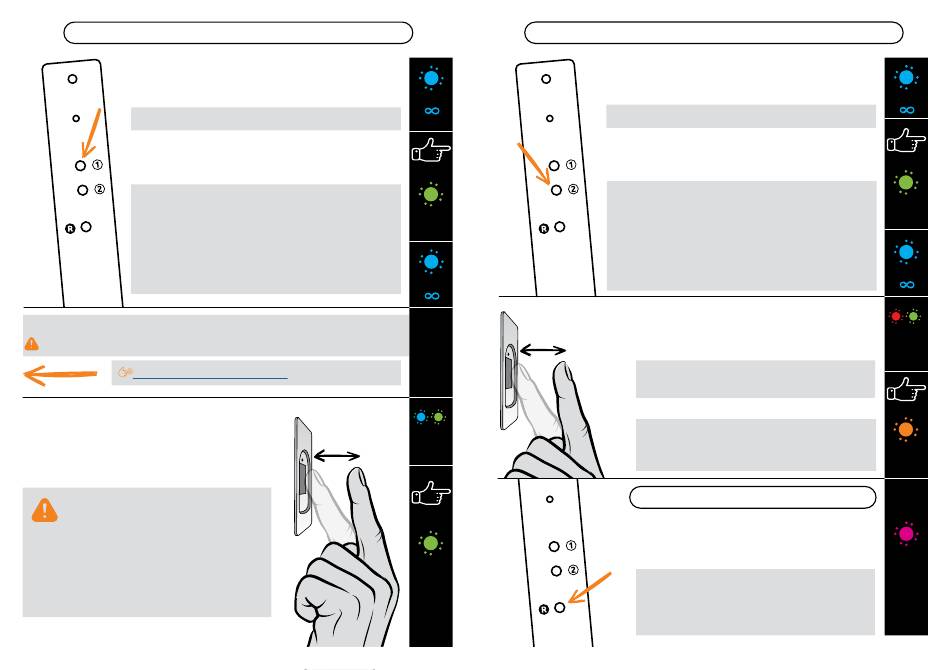 ① ② R ① ② R ① ② R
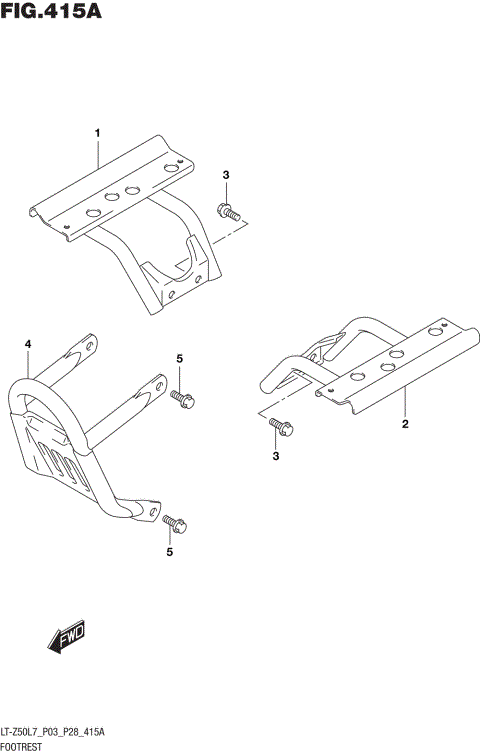 FIG.415A

1

3

4

5

2

3

5

FWD

LT-Z50L7_P03_P28_415A
FOOTREST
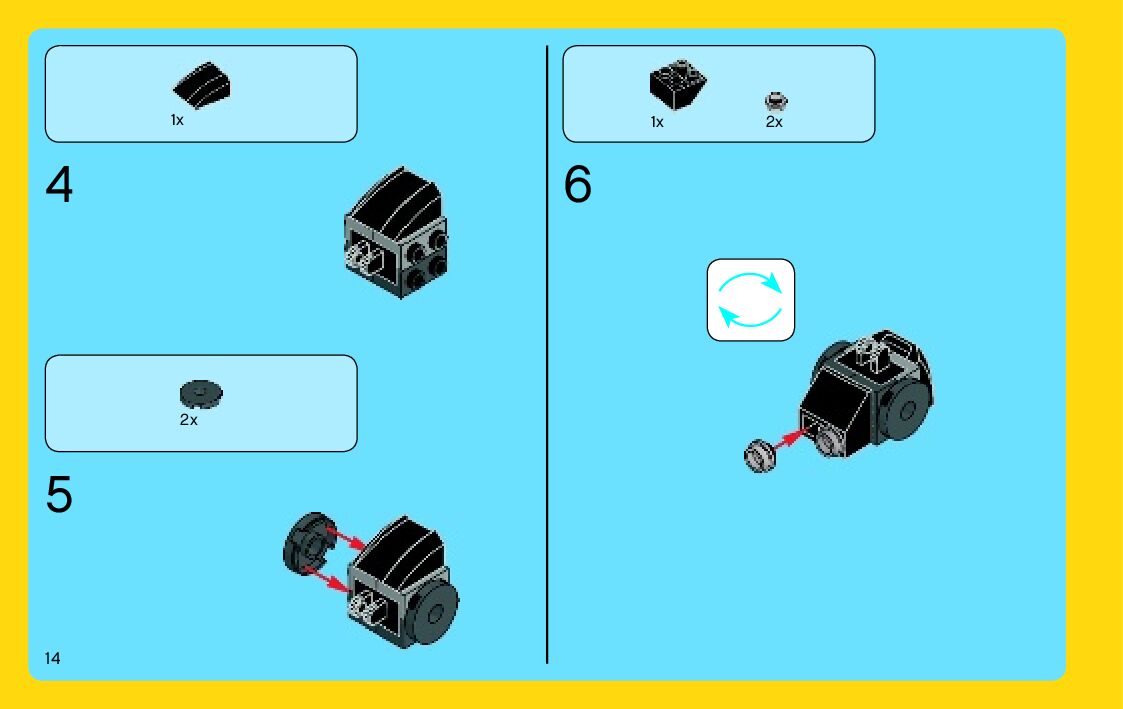 1x

4

2x

5

14

1x 2x

6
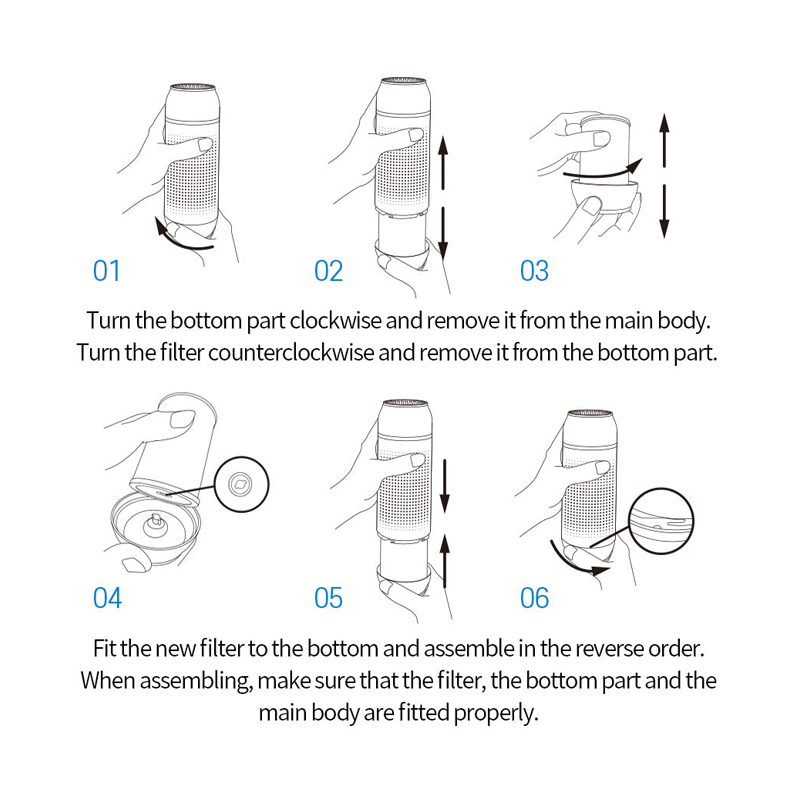 01

02

03

Turn the bottom part clockwise and remove it from the main body.
Turn the filter counterclockwise and remove it from the bottom part.

04

05

06

Fit the new filter to the bottom and assemble in the reverse order.
When assembling, make sure that the filter, the bottom part and the main body are fitted properly.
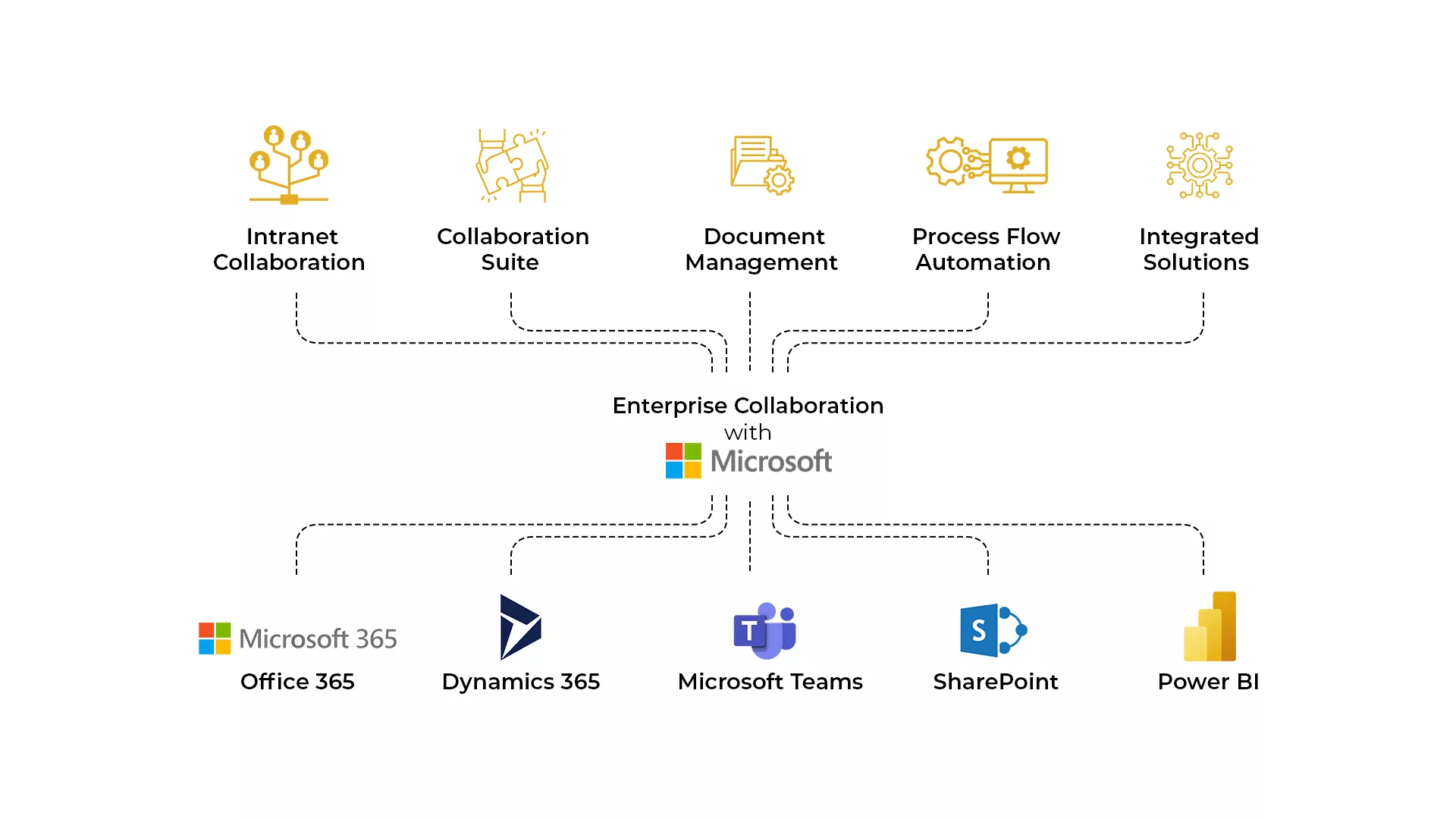 Intranet Collaboration

Collaboration Suite

Document Management

Process Flow Automation

Integrated Solutions

Enterprise Collaboration
with
Microsoft

Microsoft 365
Office 365

Dynamics 365

T
Microsoft Teams

S
SharePoint

Power BI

Directions for this task:
Copy whichever lines of the records above contain the word "main".

Expected answer:
Turn the bottom part clockwise and remove it from the main body.
When assembling, make sure that the filter, the bottom part and the main body are fitted properly.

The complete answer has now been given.